The Virtual Handshake
Found a great slideshare contributor in David Teten who is the managing partner of VC firm ff Venture Partners and co-author of “The Virtual Handshake: Opening doors and closing deals online”. Looks to be a great source of information and insight on the online trends with respect to VC/PE investing….
… but I digress. David also maintains a blog where there is a great interview he did with PE firm MCM Capital about how private equity firms use social media to build grow their pipeline and source capital. MCM has incorporated Facebook, LinkedIn, an RSS feed, and a weekly blog into its website to a number of ends. They ask themselves 2 questions when creating content; how does it help the firm and how does it improve the likelihood that someone will find them. MCM has also targeted a top 100 rank for select search terms which may sound good, but as empirical evidence shows, not landing on the first page of results on a search is disastrous for your web traffic. My sense is that a goal for any firm should either be top 10 or bust.

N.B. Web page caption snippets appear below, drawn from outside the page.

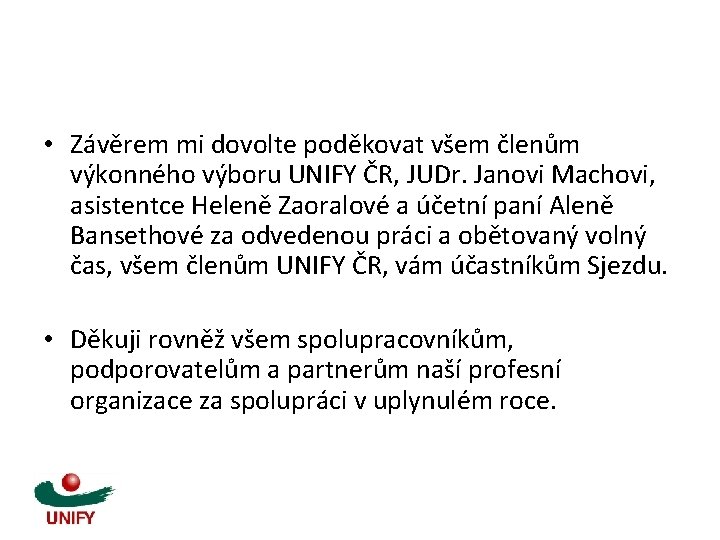  • Závěrem mi dovolte poděkovat všem členům výkonného výboru UNIFY ČR, JUDr. Janovi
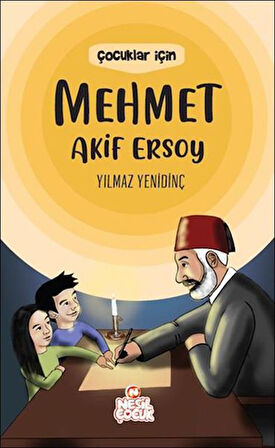 Çocuklar İçin Mehmet Akif Ersoy-Korunaklı Poşetle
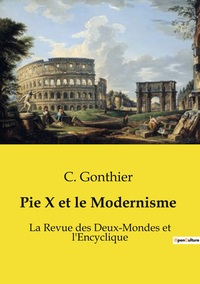 Pie X et le Modernisme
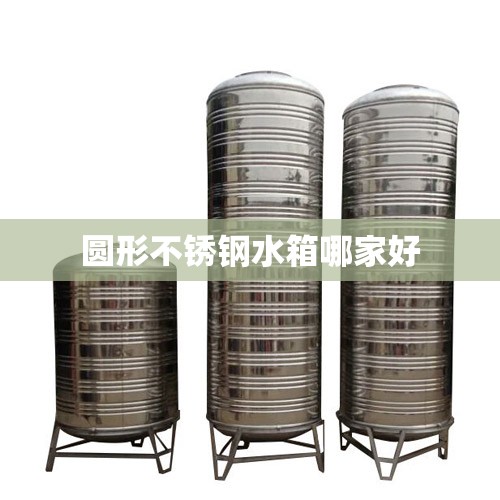 圆形不锈钢水箱哪家好 圆形不锈钢水箱哪家好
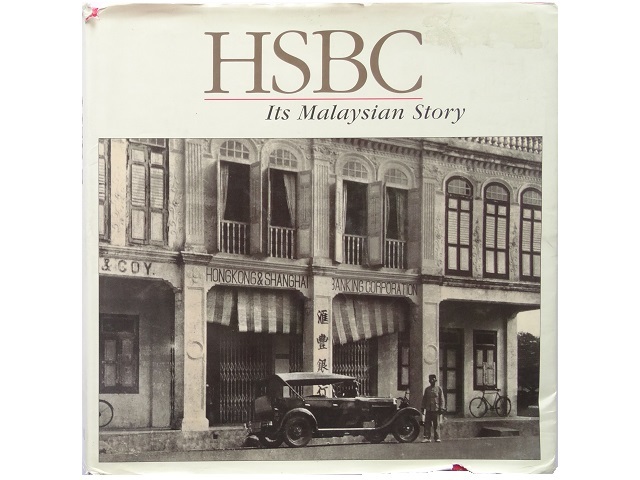 全商品オープニング価格! 洋書◆HSBCの歴史写真集 銀行 マレーシア 本 企業、業界論 全商品オープニング価格! 洋書◆HSBCの歴史写真集 銀行 マレーシア 本 企業、業界論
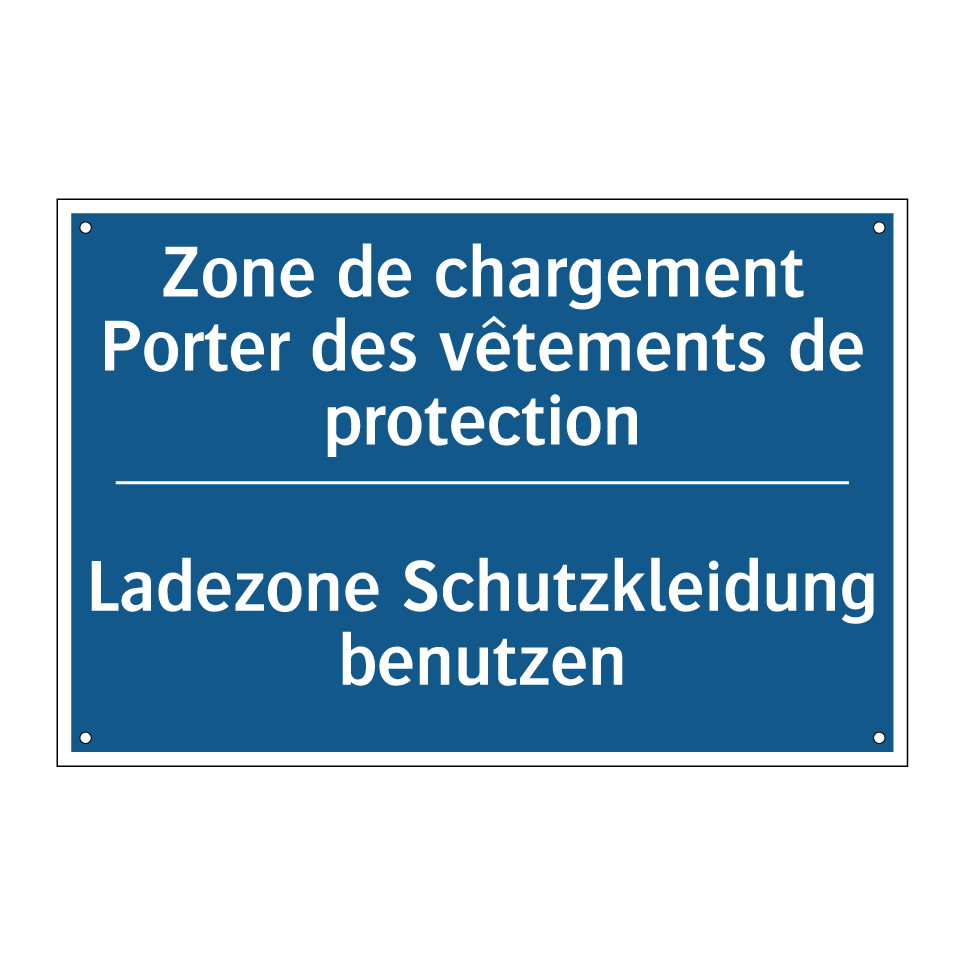 Ladezone Schutzkleidung benutzen /.../ - Zone de chargement Porter des  /.../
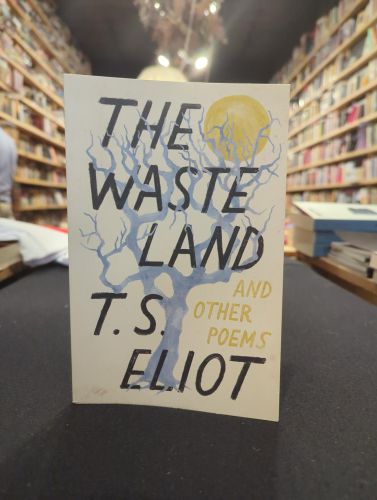 THE WASTE LAND AND OTHER POEMS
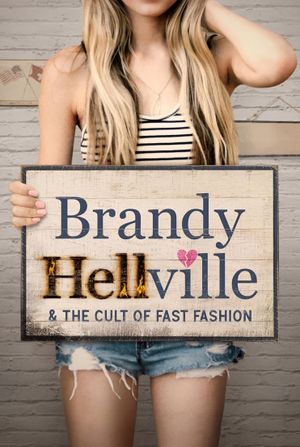 Brandy Hellville & the Cult of Fast Fashion's poster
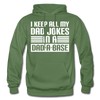 I Keep all my Dad Jokes in a Dad-A-Base Gildan Heavy Blend Adult Hoodie - military green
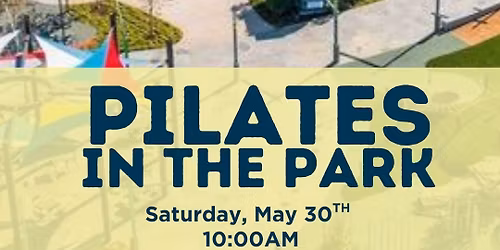 Pilates in the Park: Downtown Garland Square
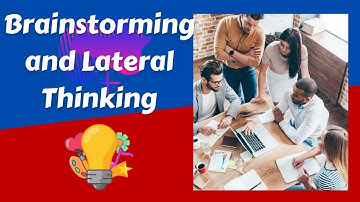 Brainstorming and Lateral Thinking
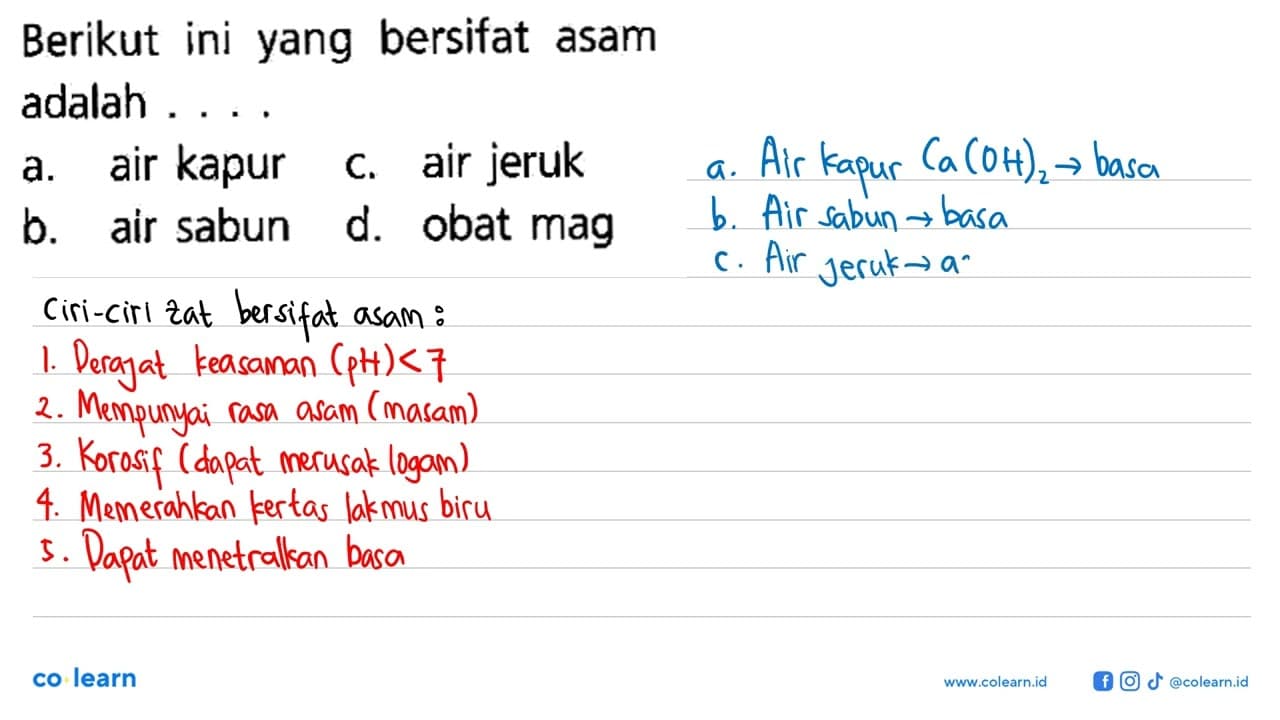 Berikut ini yang bersifat asam adalah ....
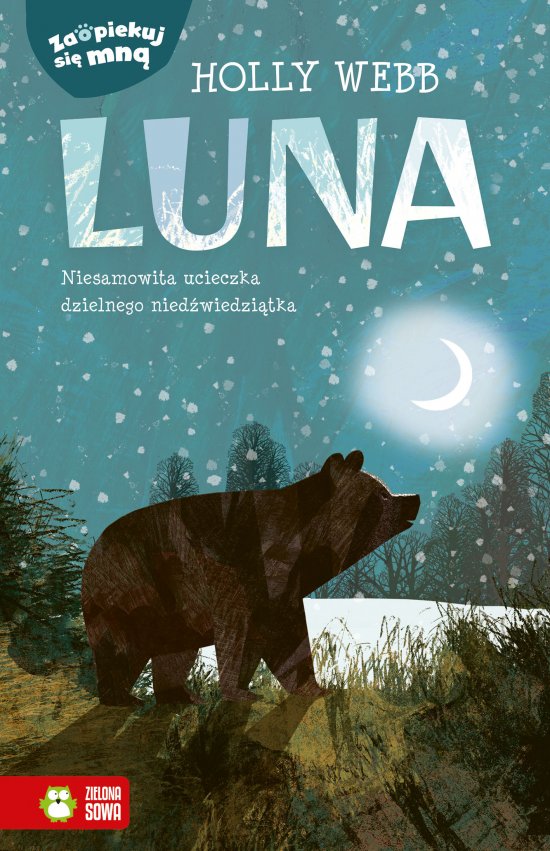 Zaopiekuj si� mn�. Luna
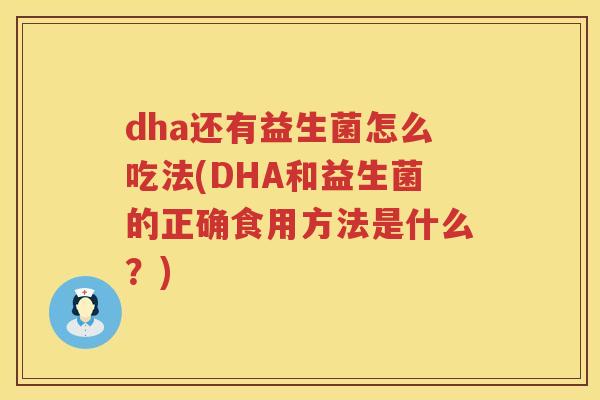 dha还有益生菌怎么吃法(DHA和益生菌的正确食用方法是什么?) dha还有益生菌怎么吃法(DHA和益生菌的正确食用方法是什么?)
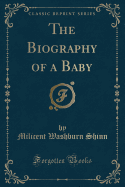 The Biography of a Baby (Classic Reprint)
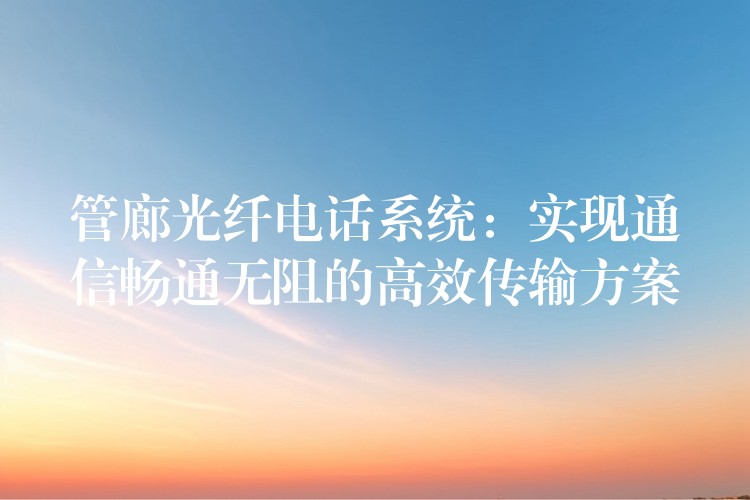 管廊光纖電話系統(tǒng)：實(shí)現(xiàn)通信暢通無(wú)阻的高效傳輸方案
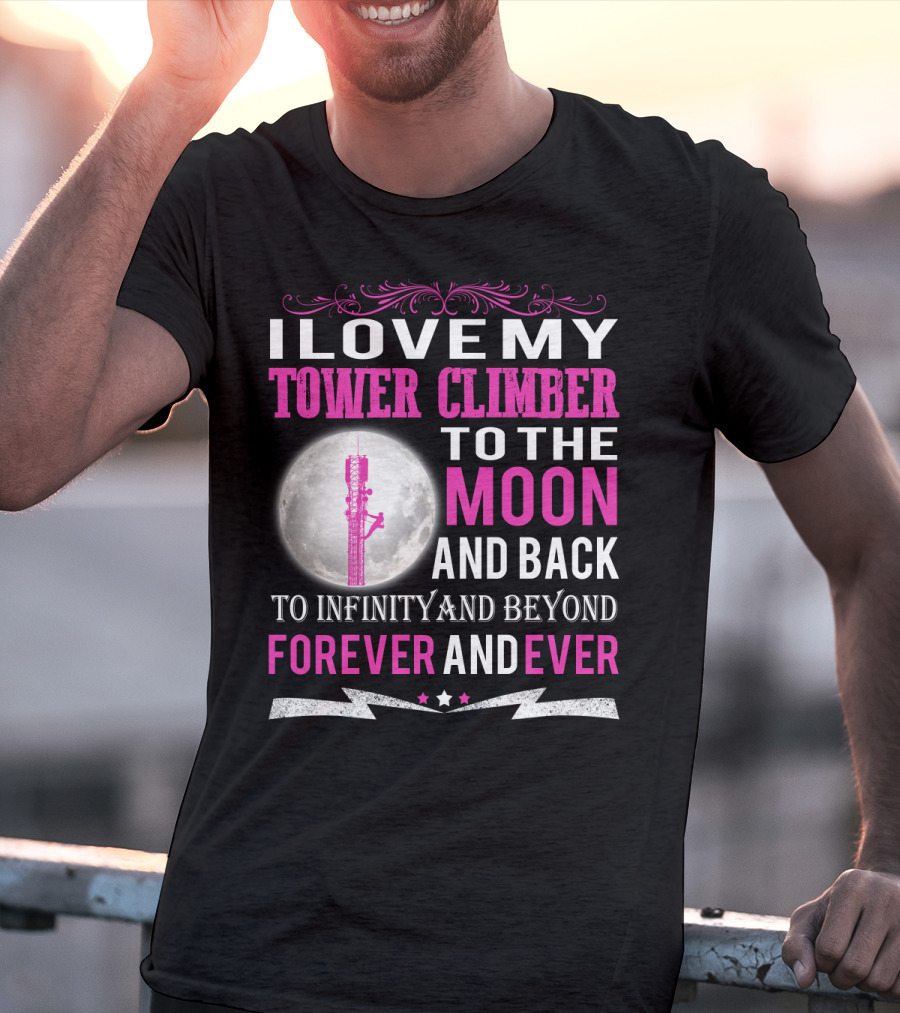 I Love My Tower Climber To The Moon And Back To Infinity And Beyond Forever And Ever T-Shirt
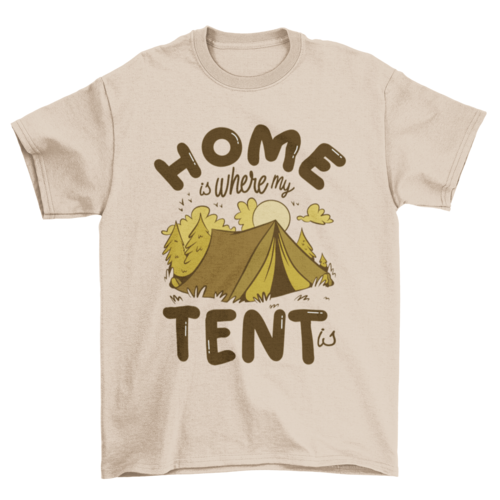 Home quote camping t-shirt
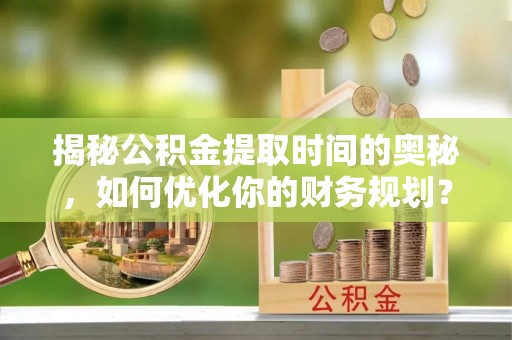 泉州揭秘公积金提取时间的奥秘，如何优化你的财务规划？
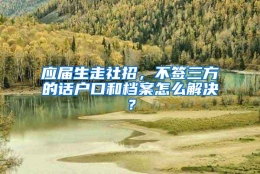 应届生走社招，不签三方的话户口和档案怎么解决？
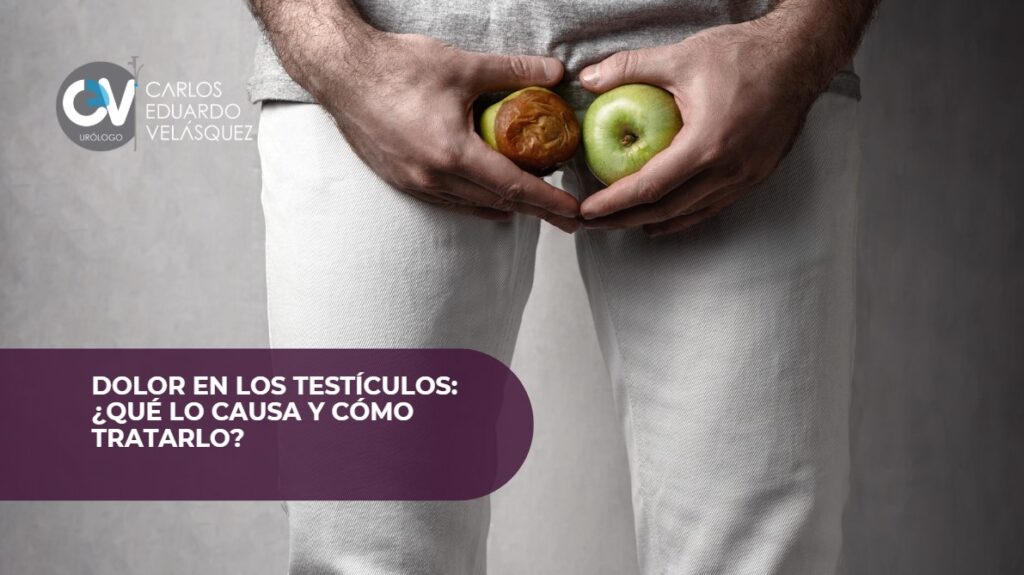 Dolor en los testículos- Dr. Carlos Velásquez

The interview presents real data around website traffic and page views – both of which increased however this is not really a good metric for ‘helping the firm’ – but the stat that really jumped out at me was that their deal flow had increased by 150% in 6 months since implementing these strategies. Deal flow is the lifeblood of any good VC/PE firm and leveraging online strategies to widen the funnel for potential deals sounds like
There is a clear link here between building the investment opportunity pipeline and “widening the funnel” of potential customers as is commonly discussed in a marketing course. The interesting difference in this case is that the funnel for a VC/PE firm actually refers to its products (target acquisitions) and not its customers (which in the traditional sense would be the LPs). I wonder if there are other business models that would benefit from a widening funnel on the product side?